__Study text__

□ □ □ □

Build Negotiation Skills
A common talking point around the financial gender gaps is that women lack the confidence to ask for what they want and, therefore, don't receive it.
While this is usually an attempt to ignore the real issue, there's still a little truth there.
If you feel you deserve a raise or that your wages aren't equal to those of male coworkers, don't be afraid to speak up.
Someone has to throw the first brick if the wall of pay discrimination is ever to come down.
You may also have to start nurturing professional relationships with workplace superiors.
Seek out the decision-makers you will need on your side when it's time to ask for that promotion you're more than qualified for.
You'll benefit from cultivating healthy, meaningful connections and strong negotiation skills when:
- Seeking promotions
- Purchasing property,
- Choosing retirement and insurance plans
Related reading: How Should I Negotiate My Next Raise or Starting Salary?
Be Active on Social Media
Yes, you read that correctly! Many women feel like they're the only ones experiencing career hardships, but you'll quickly notice that most problems aren’t unique.
Women all over the globe are navigating the same financial obstacles as you are. Tackling them together with a refined purpose can make a massive difference in the impact of your combined efforts.
Solidarity leads to solutions, after all.
A loyal and engaged social media following can also come in handy if you encounter blatant workplace discrimination and need external support to get justice.
Social networks — and the sisterhoods that women are forming there — are effectively reshaping modern feminism.
Improve Financial Literacy
Women generally lack knowledge about financial products, concepts, and services. Although this results from centuries of exclusion from financial decisions, there are things we can do today to recover and overcome.
A great place to start is personal finance blogs that specifically cater to women. You'll find gender-specific financial information that'll empower you to take control of your financial future.
If you find yourself feeling overwhelmed by the sheer weight of information, remember to take things one step at a time.
You've had a centuries-long disadvantage, and for every step you take forward, you catapult womankind further into gender equality.
Open Up to Investing
According to a Fidelity survey, 71% of women don't even view themselves as “investors.” This is quite boggling, considering that women who do invest are better at it than men.
Yes, women have relatively smaller incomes than men, but there's also fear at play here.

□ □ □ □

Spatial grounding data:
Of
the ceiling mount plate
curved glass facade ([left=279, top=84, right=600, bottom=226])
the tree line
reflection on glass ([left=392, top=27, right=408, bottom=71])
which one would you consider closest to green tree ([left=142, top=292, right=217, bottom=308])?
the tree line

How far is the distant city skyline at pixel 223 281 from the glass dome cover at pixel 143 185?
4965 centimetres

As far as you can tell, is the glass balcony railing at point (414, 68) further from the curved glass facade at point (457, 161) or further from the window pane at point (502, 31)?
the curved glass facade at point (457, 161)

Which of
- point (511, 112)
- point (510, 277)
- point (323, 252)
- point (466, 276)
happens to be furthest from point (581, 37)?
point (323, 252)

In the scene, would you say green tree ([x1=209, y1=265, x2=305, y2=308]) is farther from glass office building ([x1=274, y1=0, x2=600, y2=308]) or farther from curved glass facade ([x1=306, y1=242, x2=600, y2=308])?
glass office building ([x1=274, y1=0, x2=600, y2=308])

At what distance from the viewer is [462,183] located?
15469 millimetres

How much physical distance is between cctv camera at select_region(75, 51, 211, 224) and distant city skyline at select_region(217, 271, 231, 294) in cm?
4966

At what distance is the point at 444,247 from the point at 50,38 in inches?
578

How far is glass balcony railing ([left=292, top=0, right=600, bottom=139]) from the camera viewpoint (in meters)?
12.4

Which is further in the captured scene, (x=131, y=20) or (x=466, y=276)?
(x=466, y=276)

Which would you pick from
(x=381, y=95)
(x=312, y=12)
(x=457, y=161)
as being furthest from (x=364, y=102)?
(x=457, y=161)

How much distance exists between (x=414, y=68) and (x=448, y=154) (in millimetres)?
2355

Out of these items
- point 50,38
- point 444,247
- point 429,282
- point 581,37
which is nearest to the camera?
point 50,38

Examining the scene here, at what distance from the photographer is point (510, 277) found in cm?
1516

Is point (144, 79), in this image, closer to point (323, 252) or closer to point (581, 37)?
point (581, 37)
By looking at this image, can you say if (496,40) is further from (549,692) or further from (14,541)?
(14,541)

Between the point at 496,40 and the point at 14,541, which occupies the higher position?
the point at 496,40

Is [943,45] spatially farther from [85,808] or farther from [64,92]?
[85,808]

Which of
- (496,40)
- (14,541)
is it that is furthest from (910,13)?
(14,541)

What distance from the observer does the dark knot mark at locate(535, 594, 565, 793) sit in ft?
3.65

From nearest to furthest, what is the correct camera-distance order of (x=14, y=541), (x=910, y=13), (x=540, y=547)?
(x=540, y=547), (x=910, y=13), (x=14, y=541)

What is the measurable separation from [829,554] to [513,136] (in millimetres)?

□ □ □ □

__Exercise instructions__
1. Answer these questions from the article on women and money:
(a) In the Fidelity survey it cites, what share of women don't see themselves as investors?
(b) What kind of blogs does it suggest as a good place to start improving financial literacy?
(c) What three situations does it list where connections and negotiation skills will help?
2. Carry on the article on women and money from its last sentence.
The records have nothing to do with the text on women and money.

__Results by task__
1.
(a) 71%
(b) Personal finance blogs that specifically cater to women
(c) Seeking promotions, purchasing property, and choosing retirement and insurance plans

2.
Men are more likely to invest and are known to take considerable risks when trading stocks and bonds.
On the other hand, women often choose the comfort of financial security over the uncertainty of potential profit.
When you want to defeat the investment gender gap, you'll have to get comfortable taking some financial risk. Women need to invest and not just save their money.
Buy Male Products
Short and sweet— products for men cost less. Look for alternatives to personal care items, clothing, services, etc., that brands market towards men, and track how much money you save.
Some states in the U.S. are taking the initiative by moving to “ax the pink tax“.
Since 2016, Politicians have been introducing legislation to eliminate taxes in states like Ohio, Nevada, and New York.
As far as feminine hygiene goes, legislators are pushing to get rid of the tax on menstruation products, which are— as we all know— a necessity and therefore have tax exemption status.
This so-called “tampon tax” no longer exists in 17 states, including Florida, Maryland, and New York.
Final Thoughts on Financial Gaps Women Face
There isn't a quick fix for financial gender gaps, but you can take small steps toward overcoming them.
Read: Financial Planning: what, why, and how to create a financial plan
Remember that you aren't alone, and you're not crazy about pursuing the same financial milestones your male counterparts reach.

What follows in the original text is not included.